Last Updated on August 8, 2020
Restaurants often serve iced lemon tea or carbonated drinks as a set meal package with their dishes such as spaghetti, pizza, burger and chips, fish and chips, steak, etc. It may be a satisfying feeling, to down a cup of ice lemon tea together with a hot meal especially on a hot day.
But after that, do you notice that you feel sleepy, lazy and lethargic?
Long term of taking cold drinks with your meals would result in digestive issues such as bloating, acid reflux and constipation. Maybe a little knee pain or joint pain elsewhere.
In olden Chinese custom, we always have a cup of hot tea to accompany oily meals like fried rice and noodles. If my grandaunt was still alive, she would flip if she ever catches me downing my favourite meal with anything other than warm water or tea.
Does it mean hot Chinese tea or any other tea is good for health?
Chinese tea is best taken with oily meals. Hence if you visit a bak kut teh (pork, with a lot of fatty meat cooked in Chinese herbal mix) restaurant, folks would order the pipping hot dish with Chinese tea of their choice. We have been taught to take Chinese tea with other oily dishes like Hokkien fried and even Western dishes like carbonara, fish and chips, fried chicken and anything with lots of coconut milk or cheese dressing.

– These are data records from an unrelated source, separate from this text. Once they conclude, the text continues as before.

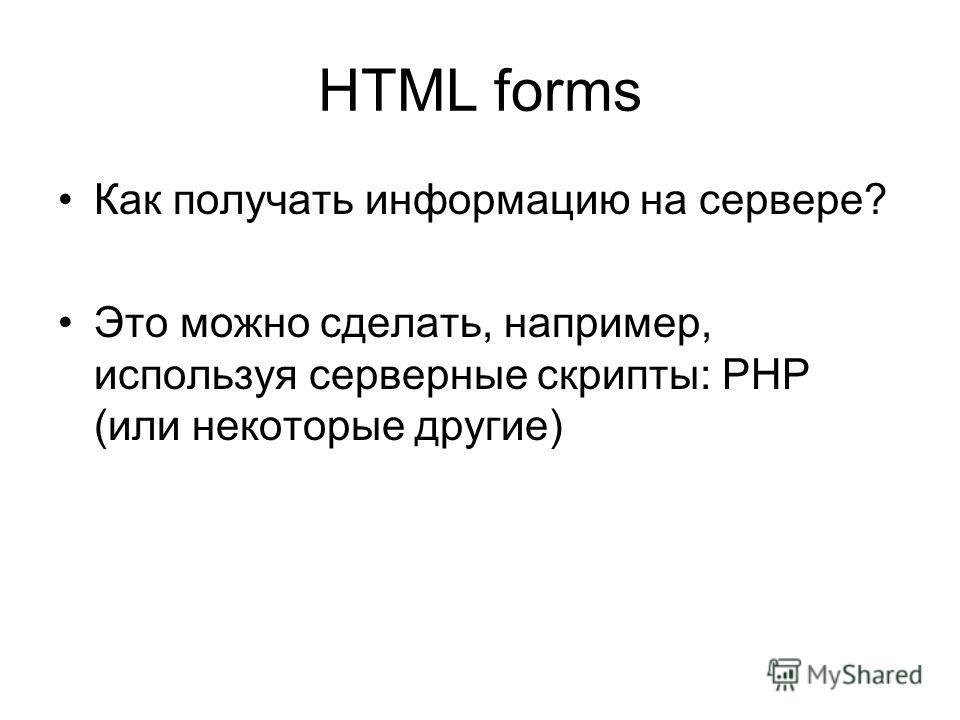 HTML forms Как получать информацию на сервере? Это можно сделать, например, используя серверные скрипты: PHP (или некоторые другие)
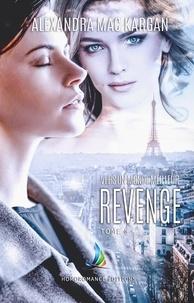 Alexandra Mac Kargan - Revenge - tome 3.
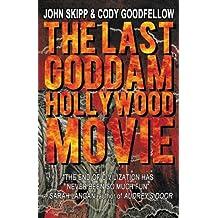 The Last Goddam Hollywood Movie (English Edition)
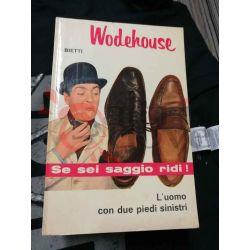 L'uomo con due piedi sinistri 23 WODEHOUSE Pelham Grenville  Il Picchio Casa Editrice Bietti Commedia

However, if you have a relatively bland or “healthy’ diet of plain non oily/spicy food, taking too much tea may work the opposite way. The function of the tea is to wash away the oil from the food to prevent the buildup of sludge and food residues along your digestive track.
The same for the Indian and Punjabi community where a lot of herbs and spices as well as ghee is used in cooking. Hot tea (Ceylonese tea) often accompany their meals. Because of their diet that is very spicy, their body would be ‘heaty’ in nature and tea helps to balance out the effect.

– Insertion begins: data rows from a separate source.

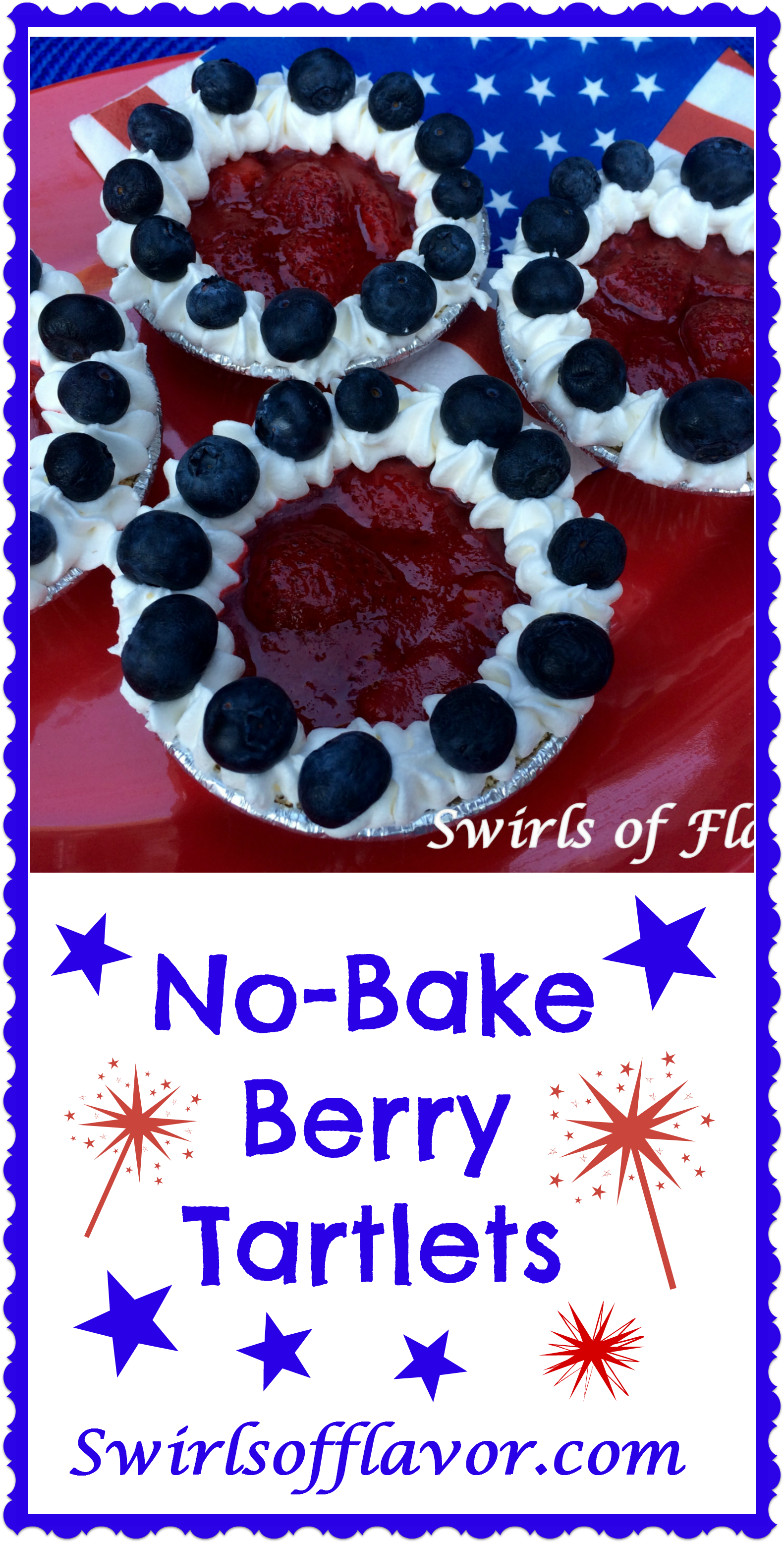 Festive and patriotic No-Bake Berry Tartlets are bursting with a citrus kissed strawberry filling and crowned with fresh blueberries. berries | no bake | dessert | easy recipe | summer | sweet | July 4th | Memorial Day |#swirlsofflavor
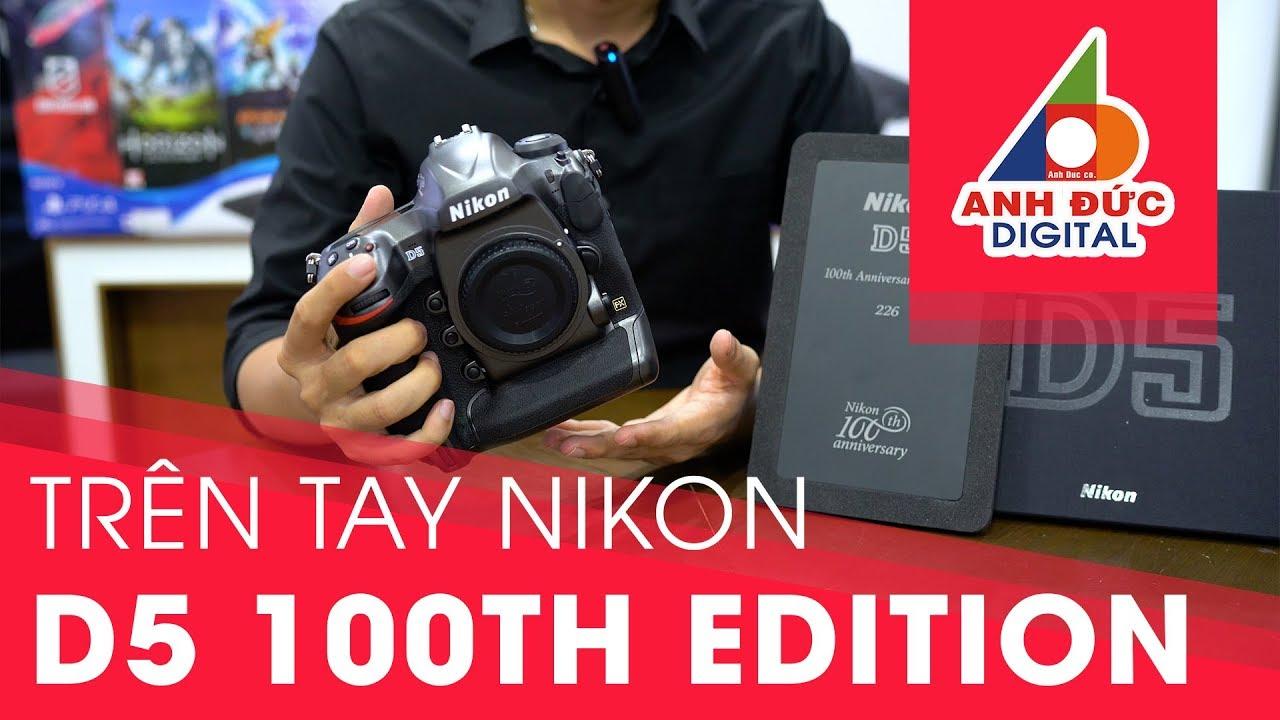 Đập Hộp Nikon D5 Phiên Bản Kỷ Niệm 100 Năm | Anh Đức Digital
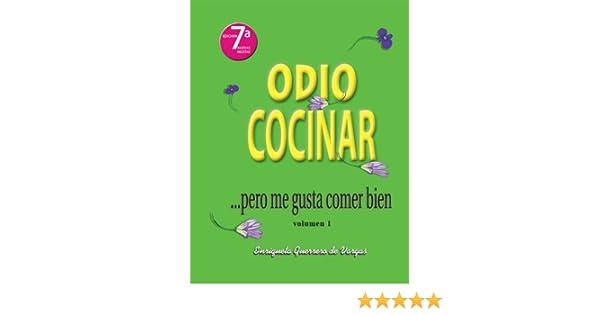 Amazon.com: Odio Cocinar ....pero me gusta comer bien (Spanish Edition) eBook: Enriqueta Guerrero de Vargas, Walter Rojas, Camilo Vargas: Kindle Store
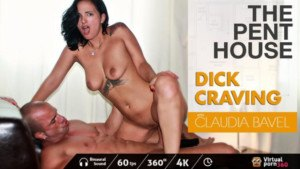 The Penthouse Dick Craving VirtualPorn360 Claudia Bavel vr porn video vrporn.com virtual reality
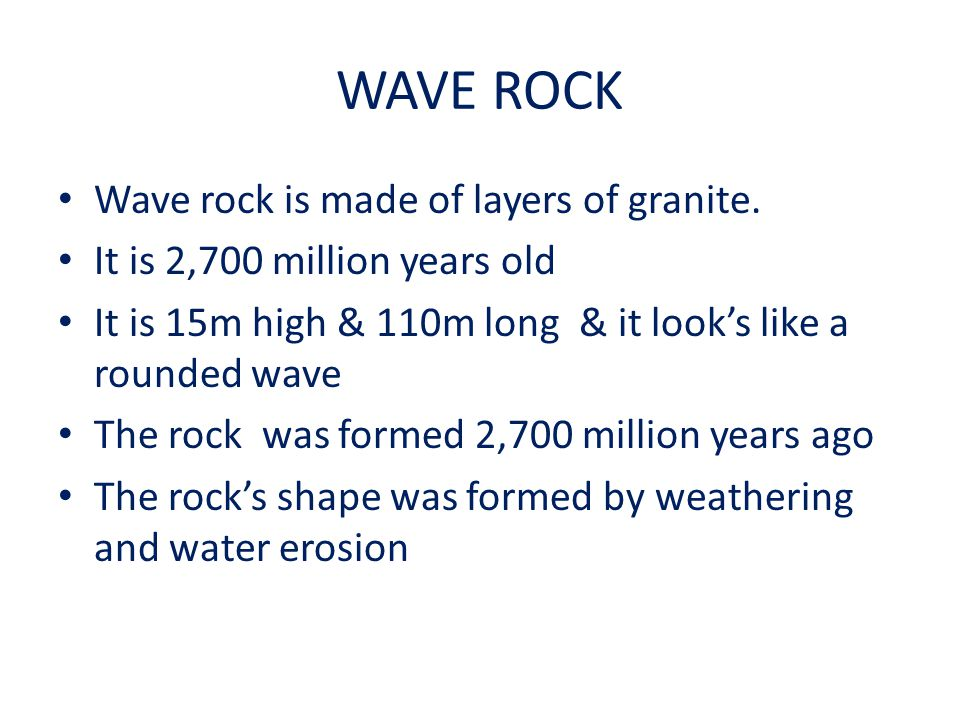 WAVE ROCK Wave rock is made of layers of granite.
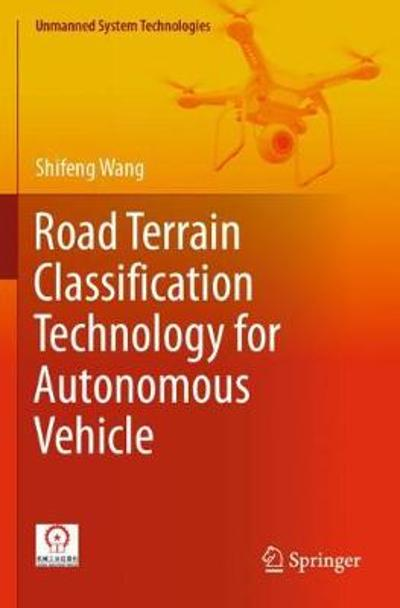 Road Terrain Classification Technology for Autonomous Vehicle - Shifeng Wang
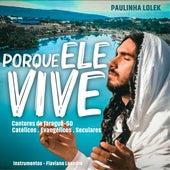 Porque Ele Vive by Cantores De Jaraguá Go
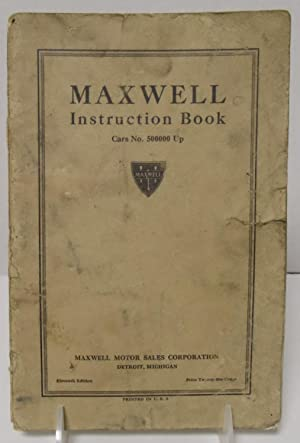 Maxwell Instruction Book cars no. 500000 up eleventh edition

If your diet is already healthy, the Chinese tea or any other form of tea may end up being too ‘corrosive’. You would find yourself developing health condition such as painful joints, pain in kidney/lower back areas and incontinence or pain in your urinary track/womb area as the tea, now not clearing the track, gets absorbed straight into the body.
When my brother was young, he disliked drinking water. Basically he drank tea like how people would drink water. He was eating mostly my mom’s cooking which was healthy not oily type of cooking. Because both my parents were working, they were too busy to notice about my brother’s liquid intake habits. With time, my brother grew more and more pale. By the time my brother was about 13 years old, he was diagnosed with childhood anemia. But the only thing the doctors could do is to prescribe iron pills for him.
My mom was determined not to have my brother grow up with this condition. Aside from giving him iron tablets, my mother literally force him to replace his Chinese tea intake with water. She also boiled Chinese soups using pork liver or lungs (which I loathed). With dietary changes, my brother was cleared of anemia within the same year (you can read more about the story in this post).
Can the Chinese tea be taken cold?
No, it must be taken hot. Occasionally if the weather is too hot, alright if you must have your ice lemon tea or iced tea. But as much as you can, refrain from taking them with your meals.
Because if you always have cold drinks with your meals, you will develop issues with your digestive system such as acid reflux, stomach cramps and constipation. Your digestive track needs heat to help digest food and you are doing yourself huge damage by literally pouring cold water into it. With age, you will start feeling it in your joints and develop arthritis. I am not kidding as Chinese healing system always caution against taking cold drinks.
To have an idea how bad cold drinks can be, try pouring iced water on oily dishes such as carbonara and Hokkien fried noddles then see how the water kind of cause fermentation.
Above: Hokkien fried noddles. Yes, it is as delicious as it looks. But we always take it with a cup of hot Chinese tea.
Occasionally, I still have a cup of my favourite iced milk tea but I would avoid taking them with my meals. I would take it about few hours later after my meal, usually on a blazing hot day.
In summary
When taking oily food like fried rice, drink a cup of hot tea to help with your digestion. Avoid cold drinks like iced lemon tea which is commonly offered as a set meal in restaurants. Alternatively, you can also squeeze a little lime on warm water instead of tea.
But if you are eating healthily, then too much of intake of tea may result in the opposite effect. Food can be medicine but if taken in wrong combination, it can end up affecting our health.